=== Data excerpts ===

-------------------------

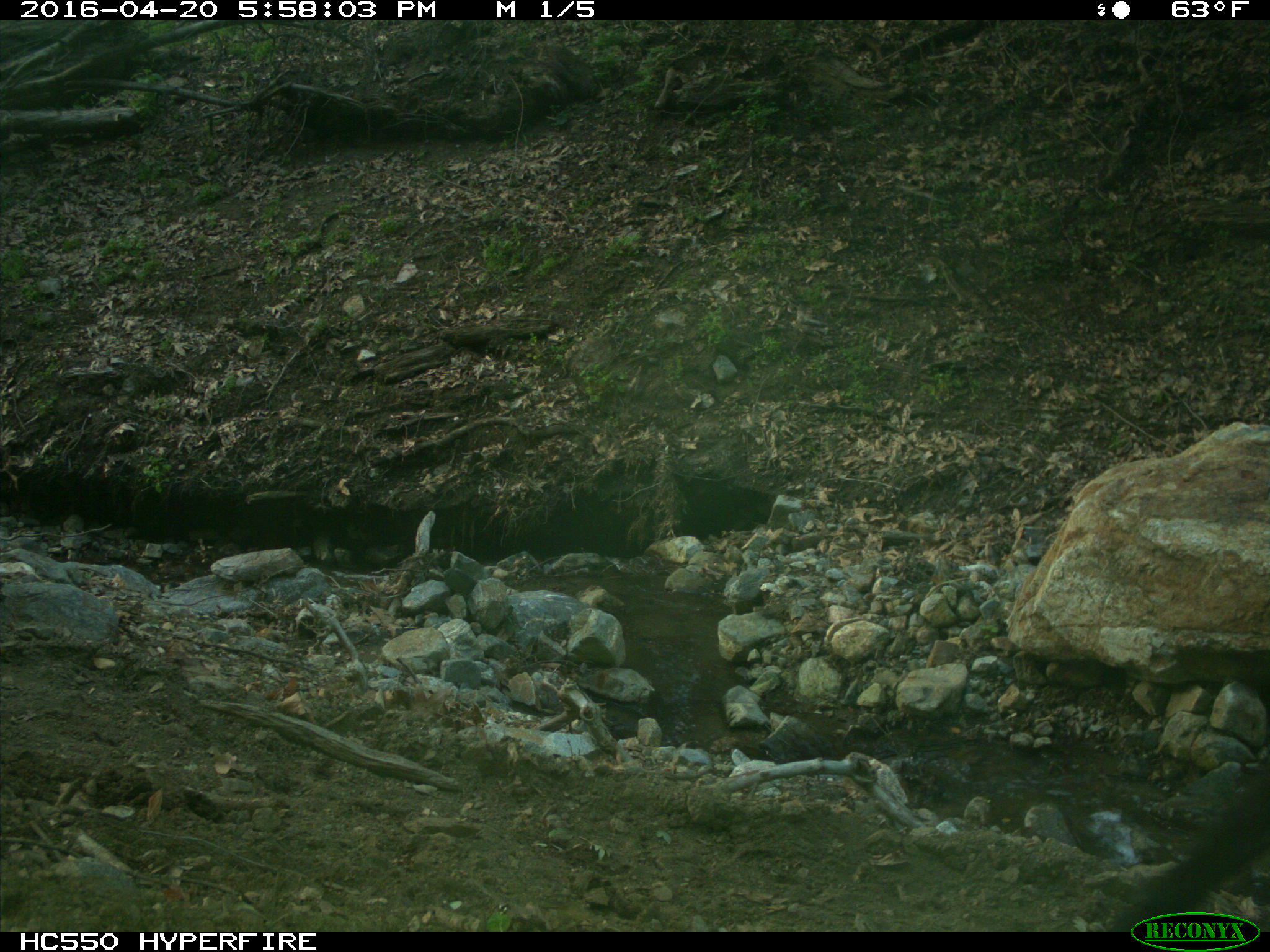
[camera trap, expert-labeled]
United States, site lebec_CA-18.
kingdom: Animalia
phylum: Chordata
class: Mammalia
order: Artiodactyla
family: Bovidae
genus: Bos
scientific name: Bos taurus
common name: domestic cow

-------------------------

=== Activity ===
Please make an exact copy of the whole listing and leave out its pictures.

=== Result for this task ===
[camera trap, expert-labeled]
United States, site lebec_CA-18.
kingdom: Animalia
phylum: Chordata
class: Mammalia
order: Artiodactyla
family: Bovidae
genus: Bos
scientific name: Bos taurus
common name: domestic cow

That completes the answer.